__Opdrachten__.
**a.** Leg uit waarom de schrijver van het tekstfragment over Yuri van Gelder veel over hem weet zonder hem ooit te hebben ontmoet.
**b.** Beantwoord deze vragen over het tekstfragment over Yuri van Gelder.
(i) Heeft de schrijver Yuri van Gelder ooit ontmoet?
(ii) Wat voelt de schrijver voor Yuri van Gelder?
(iii) Na hoeveel dagen irritatie werden de steunzolen in de garage gesmeten?

__Tekstfragment__.
════════

Ralph Posset – In de topsport is met alle dobbelstenen geknoeid, maar Yuri moest hangen

Het nadeel van stadsgenoten is, dat je te veel van ze weet. Zeker in een middelgrote stad, waar slechts een handvol bekende Nederlanders wonen.
En dus weet ik, hoewel ik hem nog nooit heb ontmoet, veel over mijn stadsgenoot Yuri van Gelder. Zoals ik al zei: te veel.
En toch heb ik diep respect voor deze jongen, die eeuwig een jongetje zal blijven en waarvan je nu al weet, dat hij zich ook voor een derde, vierde en vijfde keer gaat stoten aan dezelfde steen.
Het is de steen, die iedereen, die over een beetje rock & ‘roll beschikt, kent alsof het zijn eigen steunzool is. De steunzolen, die volgens de orthopedist alle kwaaltjes zouden verhelpen, maar die na vijf dagen irritatie in de garage werden gesmeten en daarna nooit meer zijn gezien.

════════

__Opgeslagen records__.
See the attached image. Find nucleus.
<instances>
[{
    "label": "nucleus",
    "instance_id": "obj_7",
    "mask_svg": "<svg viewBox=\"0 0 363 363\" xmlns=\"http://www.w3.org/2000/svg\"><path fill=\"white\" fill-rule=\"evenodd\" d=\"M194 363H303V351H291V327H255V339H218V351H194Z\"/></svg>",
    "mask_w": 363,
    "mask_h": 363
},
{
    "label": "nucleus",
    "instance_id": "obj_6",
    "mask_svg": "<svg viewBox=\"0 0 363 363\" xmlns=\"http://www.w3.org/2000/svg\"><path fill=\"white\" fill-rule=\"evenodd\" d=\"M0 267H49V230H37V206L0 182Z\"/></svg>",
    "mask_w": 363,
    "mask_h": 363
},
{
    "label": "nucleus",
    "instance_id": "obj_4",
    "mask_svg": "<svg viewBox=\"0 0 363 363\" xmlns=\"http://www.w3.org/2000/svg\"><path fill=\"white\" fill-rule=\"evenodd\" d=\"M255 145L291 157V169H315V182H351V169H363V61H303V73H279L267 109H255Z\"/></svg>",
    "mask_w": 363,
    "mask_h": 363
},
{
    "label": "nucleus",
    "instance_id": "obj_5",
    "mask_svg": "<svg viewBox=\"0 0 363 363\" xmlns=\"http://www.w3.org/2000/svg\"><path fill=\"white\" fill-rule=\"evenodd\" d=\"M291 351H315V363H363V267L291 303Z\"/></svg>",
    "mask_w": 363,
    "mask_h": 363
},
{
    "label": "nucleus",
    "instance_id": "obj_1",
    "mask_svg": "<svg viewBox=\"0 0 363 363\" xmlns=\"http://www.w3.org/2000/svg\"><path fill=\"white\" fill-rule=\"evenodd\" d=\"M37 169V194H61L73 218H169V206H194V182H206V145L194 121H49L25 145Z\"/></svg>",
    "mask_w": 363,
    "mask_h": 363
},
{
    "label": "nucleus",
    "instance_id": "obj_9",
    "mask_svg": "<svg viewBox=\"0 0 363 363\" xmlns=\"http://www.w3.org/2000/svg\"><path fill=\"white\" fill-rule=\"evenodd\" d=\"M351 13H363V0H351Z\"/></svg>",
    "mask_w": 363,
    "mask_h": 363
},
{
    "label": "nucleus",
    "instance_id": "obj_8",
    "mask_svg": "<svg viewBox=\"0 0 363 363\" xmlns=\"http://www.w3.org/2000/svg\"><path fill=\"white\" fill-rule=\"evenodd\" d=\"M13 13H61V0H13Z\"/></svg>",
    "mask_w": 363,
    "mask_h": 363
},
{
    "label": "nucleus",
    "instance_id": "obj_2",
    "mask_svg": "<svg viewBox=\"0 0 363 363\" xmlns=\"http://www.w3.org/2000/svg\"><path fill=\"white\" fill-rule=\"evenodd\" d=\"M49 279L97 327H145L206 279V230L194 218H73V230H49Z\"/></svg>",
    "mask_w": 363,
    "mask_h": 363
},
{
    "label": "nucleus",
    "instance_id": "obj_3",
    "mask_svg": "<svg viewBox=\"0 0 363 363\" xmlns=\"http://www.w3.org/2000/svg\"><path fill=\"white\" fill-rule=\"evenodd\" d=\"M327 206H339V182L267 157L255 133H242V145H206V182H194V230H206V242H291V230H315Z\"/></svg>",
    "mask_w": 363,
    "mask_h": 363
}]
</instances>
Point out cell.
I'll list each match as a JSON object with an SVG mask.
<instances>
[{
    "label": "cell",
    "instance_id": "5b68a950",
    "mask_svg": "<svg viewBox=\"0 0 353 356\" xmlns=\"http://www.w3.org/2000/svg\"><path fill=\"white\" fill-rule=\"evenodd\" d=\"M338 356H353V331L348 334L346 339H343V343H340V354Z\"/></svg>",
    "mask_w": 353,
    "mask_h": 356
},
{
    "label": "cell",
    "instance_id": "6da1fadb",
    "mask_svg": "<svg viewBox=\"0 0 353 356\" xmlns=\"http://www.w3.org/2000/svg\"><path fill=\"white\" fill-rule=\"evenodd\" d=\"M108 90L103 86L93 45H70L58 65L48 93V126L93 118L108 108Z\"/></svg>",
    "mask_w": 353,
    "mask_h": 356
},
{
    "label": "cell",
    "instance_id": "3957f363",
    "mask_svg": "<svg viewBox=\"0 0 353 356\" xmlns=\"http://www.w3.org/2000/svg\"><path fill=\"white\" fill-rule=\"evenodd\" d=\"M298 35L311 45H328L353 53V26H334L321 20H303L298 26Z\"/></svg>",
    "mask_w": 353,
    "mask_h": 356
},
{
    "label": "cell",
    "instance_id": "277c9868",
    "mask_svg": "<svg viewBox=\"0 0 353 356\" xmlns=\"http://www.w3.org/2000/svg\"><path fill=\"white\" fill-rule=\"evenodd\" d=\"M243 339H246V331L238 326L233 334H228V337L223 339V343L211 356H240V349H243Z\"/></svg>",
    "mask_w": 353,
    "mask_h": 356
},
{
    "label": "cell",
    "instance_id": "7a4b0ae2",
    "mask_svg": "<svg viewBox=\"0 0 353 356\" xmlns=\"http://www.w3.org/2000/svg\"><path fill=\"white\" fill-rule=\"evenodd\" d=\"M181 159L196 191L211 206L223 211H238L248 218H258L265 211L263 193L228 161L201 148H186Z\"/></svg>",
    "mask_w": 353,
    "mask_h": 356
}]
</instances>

════════

__Antwoorden__.
**a.** Yuri van Gelder is een stadsgenoot van de schrijver. In een middelgrote stad wonen maar een handvol bekende Nederlanders, en van stadsgenoten weet je dan te veel.

**b.**
(i) Nee, de schrijver heeft hem nog nooit ontmoet.
(ii) Diep respect.
(iii) Na vijf dagen.